_Instructions to follow_
Down to the last line, set down the listing below exactly, apart from its pictures.

_Records supplied_
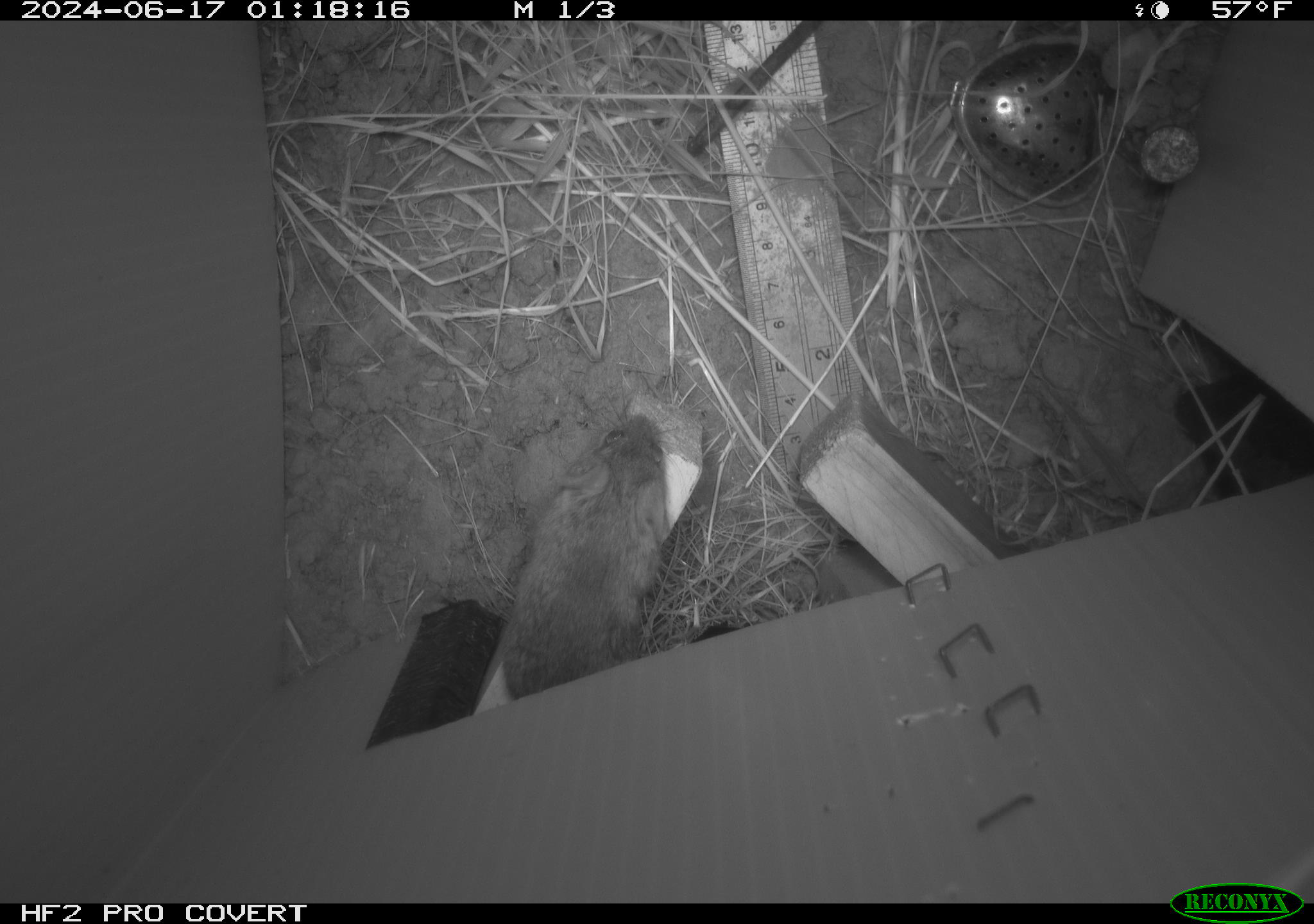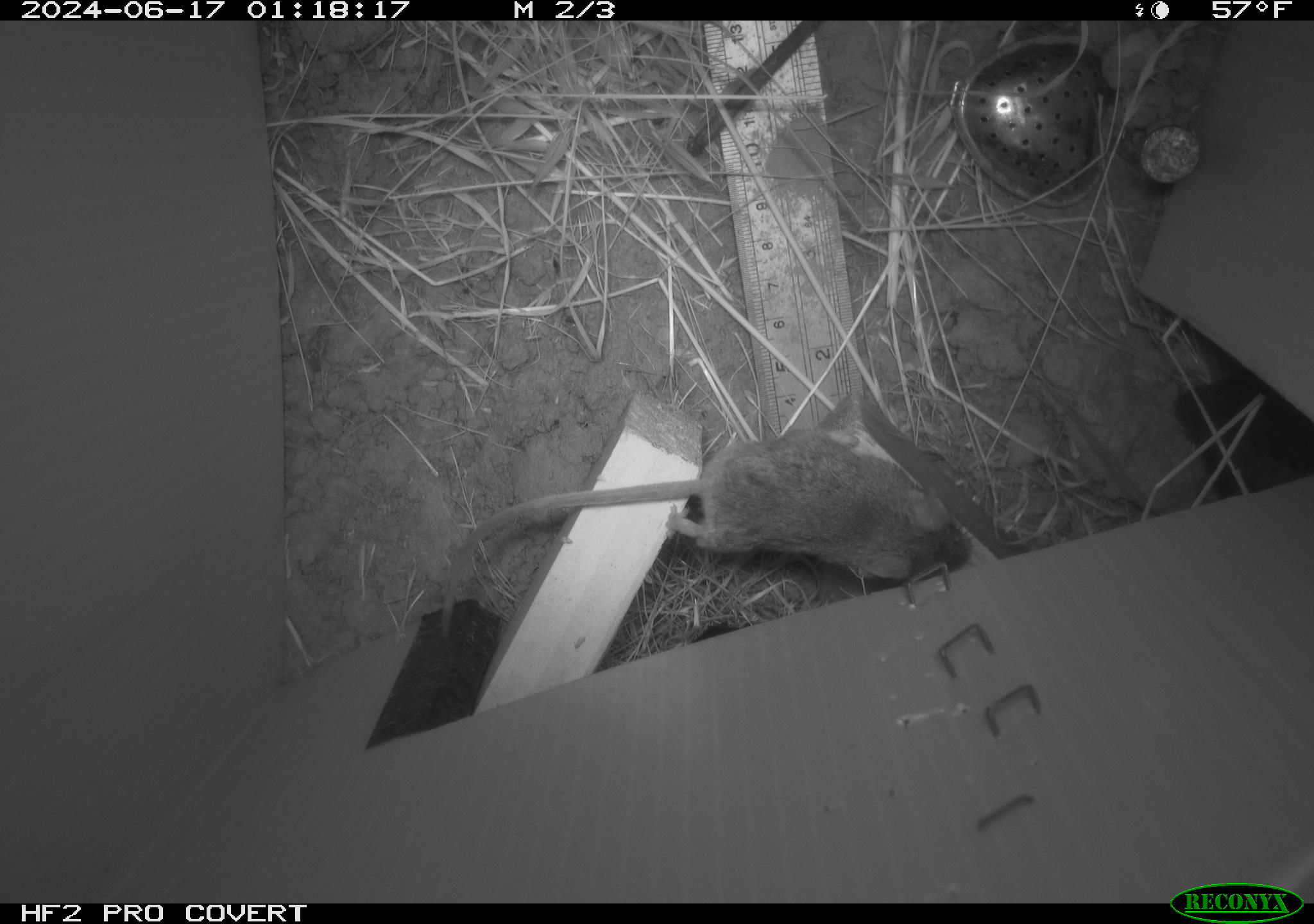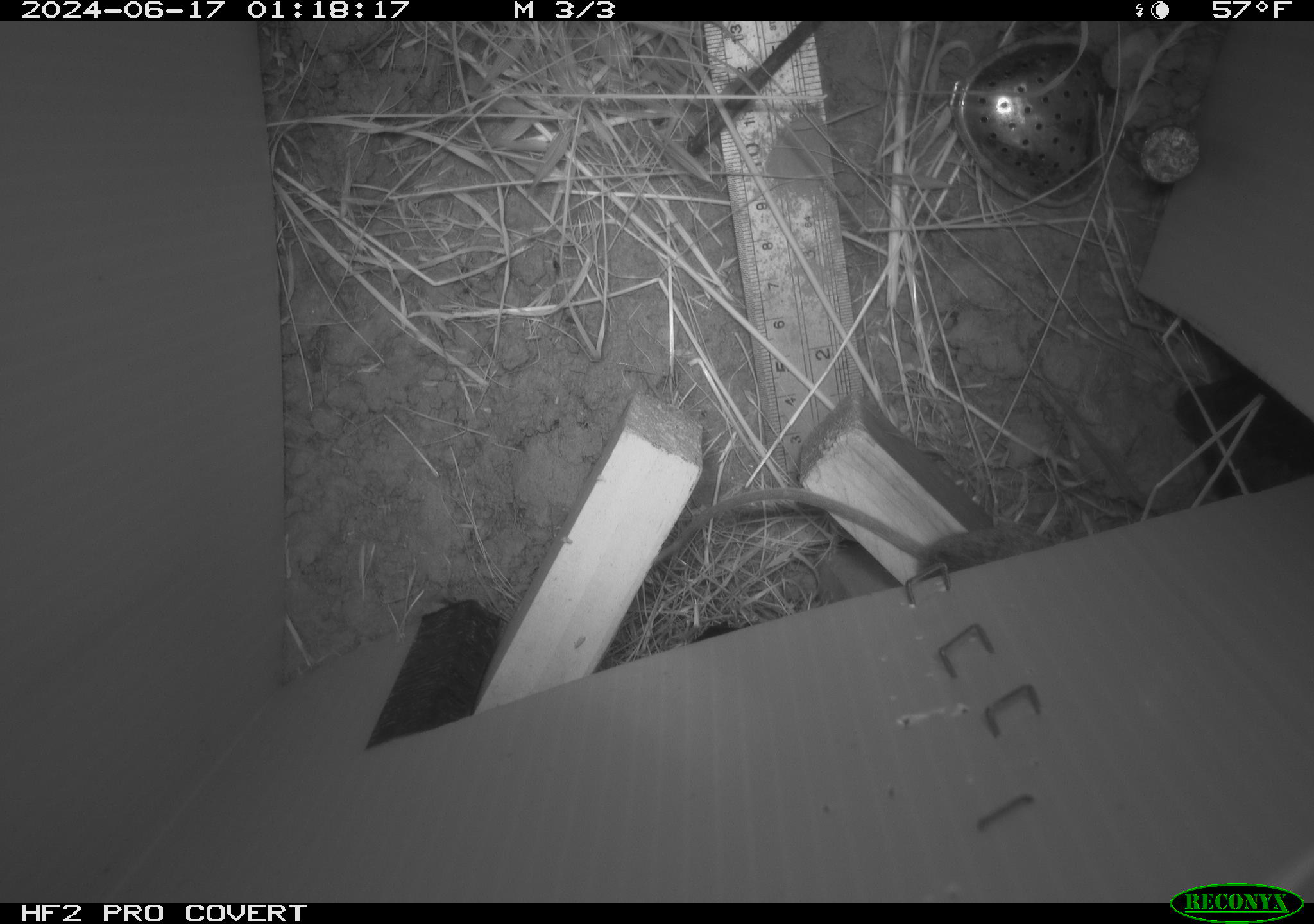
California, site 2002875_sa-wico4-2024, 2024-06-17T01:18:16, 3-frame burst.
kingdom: Animalia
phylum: Chordata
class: Mammalia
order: Rodentia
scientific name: Rodentia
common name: rodent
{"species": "rodent (Rodentia)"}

_Final answer_
California, site 2002875_sa-wico4-2024, 2024-06-17T01:18:16, 3-frame burst.
kingdom: Animalia
phylum: Chordata
class: Mammalia
order: Rodentia
scientific name: Rodentia
common name: rodent
{"species": "rodent (Rodentia)"}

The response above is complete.